Forensics Journal - Stevenson University 2015 | Page 59
FORENSICS JOURNAL
Data Analysis and Reliability in
Predicting Fraud
Joseph T. Harris, CIA, CFE
INTRODUCTION
EXPLORING DATA ANALYSIS
Background
Global Capital Markets rely on truth, accuracy and transparency in
financial reporting. When financial statements are released by public
companies the words and figures tell a story. The story is of particular
interest to major stakeholders such as institutional investors, bankers,
creditors, employees, and regulators. The speed and efficiency of the
financial reporting system in the United States makes it convenient
for stakeholders to sift through financial reports, analyze large
volumes of data, and extract information relevant to their decisions
regarding investment opportunities, emerging industry patterns, or
global challenges impacting a specific country. However, over the
past decade, a serious problem has surfaced: companies engaging in
deceptive financial reporting. Equally disturbing is that, despite the
intense scrutiny of public audits, massive fraud occurs and remains
undetected for periods ranging from years to decades.
Corporate financial reports can portray operational success, but unless
the information is examined carefully it may prove to be an optical
illusion created by highly paid executives as a means of bolstering
their bank accounts. As companies pursue financial statement
fraud schemes, a series of effective data analysis methods may help
stakeholders to curtail these deceptive practices. Data analysis is
defined as “the process of evaluating data using analytical and logical
reasoning to examine each component of the data provided. This
form of analysis is just one of the many steps that must be completed
when conducting a research experiment. Data from various sources is
gathered, reviewed, and then analyzed to form some sort of finding or
conclusion. There are a variety of specific data analysis methods, some
of which include data mining, text analytics, business intelligence,
and data visualizations” (WebFinance). Data analysis is used by
financial professionals, such as public accountants, internal auditors,
securities analysts, bankers and industry regulators, however it is the
type of analysis performed which determines overall effectiveness.

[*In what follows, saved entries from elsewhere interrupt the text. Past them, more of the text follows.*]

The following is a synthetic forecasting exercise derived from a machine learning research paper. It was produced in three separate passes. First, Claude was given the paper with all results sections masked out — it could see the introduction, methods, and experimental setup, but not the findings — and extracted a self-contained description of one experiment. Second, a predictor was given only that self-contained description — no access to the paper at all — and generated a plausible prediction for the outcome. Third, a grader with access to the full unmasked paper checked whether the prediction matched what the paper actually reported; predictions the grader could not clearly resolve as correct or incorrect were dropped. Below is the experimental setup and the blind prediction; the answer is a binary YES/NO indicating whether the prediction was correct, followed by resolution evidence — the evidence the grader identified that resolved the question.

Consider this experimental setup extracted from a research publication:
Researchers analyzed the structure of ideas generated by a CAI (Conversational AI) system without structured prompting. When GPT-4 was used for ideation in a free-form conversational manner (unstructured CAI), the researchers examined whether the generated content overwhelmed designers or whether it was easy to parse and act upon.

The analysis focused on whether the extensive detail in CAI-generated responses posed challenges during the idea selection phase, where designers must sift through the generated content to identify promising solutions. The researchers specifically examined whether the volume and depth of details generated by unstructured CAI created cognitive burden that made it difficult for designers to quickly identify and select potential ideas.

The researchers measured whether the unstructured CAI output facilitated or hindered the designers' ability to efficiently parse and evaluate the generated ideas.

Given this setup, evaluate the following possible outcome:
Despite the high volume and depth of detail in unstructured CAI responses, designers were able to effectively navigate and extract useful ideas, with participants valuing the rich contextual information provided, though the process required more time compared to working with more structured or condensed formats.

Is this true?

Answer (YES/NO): NO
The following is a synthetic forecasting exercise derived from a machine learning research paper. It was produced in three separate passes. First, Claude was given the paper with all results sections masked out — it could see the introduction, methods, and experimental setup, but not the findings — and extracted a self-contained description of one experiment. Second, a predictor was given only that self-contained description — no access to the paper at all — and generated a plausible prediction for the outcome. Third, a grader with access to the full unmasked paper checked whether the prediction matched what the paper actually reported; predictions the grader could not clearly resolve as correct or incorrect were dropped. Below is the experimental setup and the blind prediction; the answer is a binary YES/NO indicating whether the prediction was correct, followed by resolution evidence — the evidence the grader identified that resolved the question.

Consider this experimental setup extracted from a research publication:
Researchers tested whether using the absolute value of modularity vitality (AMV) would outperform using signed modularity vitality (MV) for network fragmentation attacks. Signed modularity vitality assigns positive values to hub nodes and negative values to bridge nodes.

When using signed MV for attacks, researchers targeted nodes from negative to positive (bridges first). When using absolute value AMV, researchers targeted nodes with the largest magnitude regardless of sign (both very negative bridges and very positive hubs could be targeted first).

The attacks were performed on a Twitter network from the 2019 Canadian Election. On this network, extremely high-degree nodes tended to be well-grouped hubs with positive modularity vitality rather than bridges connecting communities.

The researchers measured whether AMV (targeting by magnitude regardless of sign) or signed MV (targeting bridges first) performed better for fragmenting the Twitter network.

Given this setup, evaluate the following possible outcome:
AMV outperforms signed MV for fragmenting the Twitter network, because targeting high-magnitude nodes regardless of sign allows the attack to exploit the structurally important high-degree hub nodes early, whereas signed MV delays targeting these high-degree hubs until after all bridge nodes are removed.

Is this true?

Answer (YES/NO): YES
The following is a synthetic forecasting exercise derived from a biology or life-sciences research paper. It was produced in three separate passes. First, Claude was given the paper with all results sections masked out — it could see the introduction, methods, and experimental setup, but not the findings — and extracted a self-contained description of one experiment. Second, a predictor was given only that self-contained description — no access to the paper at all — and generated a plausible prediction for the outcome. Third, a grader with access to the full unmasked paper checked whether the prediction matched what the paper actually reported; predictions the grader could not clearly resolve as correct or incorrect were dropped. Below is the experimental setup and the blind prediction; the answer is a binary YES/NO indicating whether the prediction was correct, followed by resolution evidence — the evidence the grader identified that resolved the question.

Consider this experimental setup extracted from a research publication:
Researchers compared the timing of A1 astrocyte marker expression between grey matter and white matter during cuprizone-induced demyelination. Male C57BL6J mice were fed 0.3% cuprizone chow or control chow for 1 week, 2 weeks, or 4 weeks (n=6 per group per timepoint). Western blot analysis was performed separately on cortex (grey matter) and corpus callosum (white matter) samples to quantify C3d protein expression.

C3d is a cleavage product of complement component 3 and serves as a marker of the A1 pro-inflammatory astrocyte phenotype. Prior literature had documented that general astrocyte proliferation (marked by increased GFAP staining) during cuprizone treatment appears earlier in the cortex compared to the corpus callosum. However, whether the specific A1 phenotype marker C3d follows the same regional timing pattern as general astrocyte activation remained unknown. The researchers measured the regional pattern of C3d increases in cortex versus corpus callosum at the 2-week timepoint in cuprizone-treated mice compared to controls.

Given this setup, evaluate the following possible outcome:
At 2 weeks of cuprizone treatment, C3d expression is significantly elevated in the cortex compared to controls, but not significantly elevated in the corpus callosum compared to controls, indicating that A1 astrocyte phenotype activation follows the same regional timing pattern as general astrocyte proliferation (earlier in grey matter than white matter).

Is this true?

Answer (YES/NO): NO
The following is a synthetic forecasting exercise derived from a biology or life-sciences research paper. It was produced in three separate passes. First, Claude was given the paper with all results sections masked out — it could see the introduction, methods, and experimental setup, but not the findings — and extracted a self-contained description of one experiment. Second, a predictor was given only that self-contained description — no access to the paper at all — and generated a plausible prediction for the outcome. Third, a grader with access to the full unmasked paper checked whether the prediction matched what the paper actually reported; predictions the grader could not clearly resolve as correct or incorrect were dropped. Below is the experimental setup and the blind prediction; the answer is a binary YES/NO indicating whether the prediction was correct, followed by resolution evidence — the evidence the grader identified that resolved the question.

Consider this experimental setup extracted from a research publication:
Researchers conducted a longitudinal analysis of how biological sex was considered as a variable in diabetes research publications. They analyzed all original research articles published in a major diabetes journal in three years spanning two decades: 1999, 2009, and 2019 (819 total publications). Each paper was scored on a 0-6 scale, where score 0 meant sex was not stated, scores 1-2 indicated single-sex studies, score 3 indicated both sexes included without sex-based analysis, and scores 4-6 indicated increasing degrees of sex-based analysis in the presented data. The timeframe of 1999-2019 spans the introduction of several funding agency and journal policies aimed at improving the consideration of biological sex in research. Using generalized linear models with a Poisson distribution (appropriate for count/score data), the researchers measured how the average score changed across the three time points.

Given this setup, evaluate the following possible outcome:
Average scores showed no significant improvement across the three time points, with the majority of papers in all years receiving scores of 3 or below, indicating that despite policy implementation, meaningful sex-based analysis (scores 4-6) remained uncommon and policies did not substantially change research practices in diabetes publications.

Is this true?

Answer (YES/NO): NO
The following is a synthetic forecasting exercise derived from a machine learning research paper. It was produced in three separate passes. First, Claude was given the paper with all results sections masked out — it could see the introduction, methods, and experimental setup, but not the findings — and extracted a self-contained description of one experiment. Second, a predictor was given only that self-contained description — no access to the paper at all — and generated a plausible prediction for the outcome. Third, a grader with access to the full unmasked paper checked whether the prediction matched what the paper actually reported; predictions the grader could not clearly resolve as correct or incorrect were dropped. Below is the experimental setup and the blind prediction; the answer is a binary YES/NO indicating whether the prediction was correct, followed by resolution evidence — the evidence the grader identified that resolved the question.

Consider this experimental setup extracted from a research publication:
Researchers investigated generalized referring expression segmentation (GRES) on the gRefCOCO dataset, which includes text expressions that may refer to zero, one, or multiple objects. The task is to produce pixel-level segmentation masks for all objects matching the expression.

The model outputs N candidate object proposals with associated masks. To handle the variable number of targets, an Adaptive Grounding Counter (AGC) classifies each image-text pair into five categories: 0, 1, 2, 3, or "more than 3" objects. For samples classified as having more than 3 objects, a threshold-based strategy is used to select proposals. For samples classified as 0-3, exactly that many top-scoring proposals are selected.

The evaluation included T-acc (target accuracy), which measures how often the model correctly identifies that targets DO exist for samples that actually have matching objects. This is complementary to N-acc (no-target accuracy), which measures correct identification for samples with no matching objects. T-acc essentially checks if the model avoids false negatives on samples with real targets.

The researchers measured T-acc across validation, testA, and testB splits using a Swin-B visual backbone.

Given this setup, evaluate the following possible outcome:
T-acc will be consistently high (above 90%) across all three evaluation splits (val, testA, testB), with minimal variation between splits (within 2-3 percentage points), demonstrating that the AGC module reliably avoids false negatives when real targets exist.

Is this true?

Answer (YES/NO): YES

To understand both the power and limitations of data analysis, it
is necessary to identify practical examples where its application has
succeeded in identifying financial reporting anomalies that could
indicate fraudulent activities.
In December 2008, reports of the $65 billion dollar fraud involving
Madoff Investment Securities LLC were front page news (Frontline,
2009). This was considered the longest running Ponzi scheme in U.S.
history. The mastermind behind the fraud, Bernie Madoff, misled
investors for nearly eighteen years, however, it was preceded by the
2001 $74 billion dollar Enron fraud, the 2002 $11 billion dollar
WorldCom fraud, and the 2003 $4.6 billion dollar HealthSouth
fraud. (Crawford, 2005; Freudenheim, 2004; Weld, Bergevin, &
Magrath, 2002)
EXAMPLES
DSI Index
In his internet blog, convicted fraudster and former CFO of Crazy
Eddie, Sam E. Antar, posted public statements about Nu Skin
questioning the company’s growing inventory levels in relation to
its sales trends. (Antar, July 22, 2014) Mr. Antar relied, in part,
on an analysis he performed of the company’s inventory turnover
measurement based on details cleaned from published financial
reports. After posting comments on his blog, he continued following
the company’s financial performance and provided periodic updates.
It is interesting to note the timeline between comments posted by
Mr. Antar and the subsequent public disclosures released by Nu
Skin. On July 22, 2014, an initial observation was made by Sam
Antar regarding the potential buildup of inventory at the company.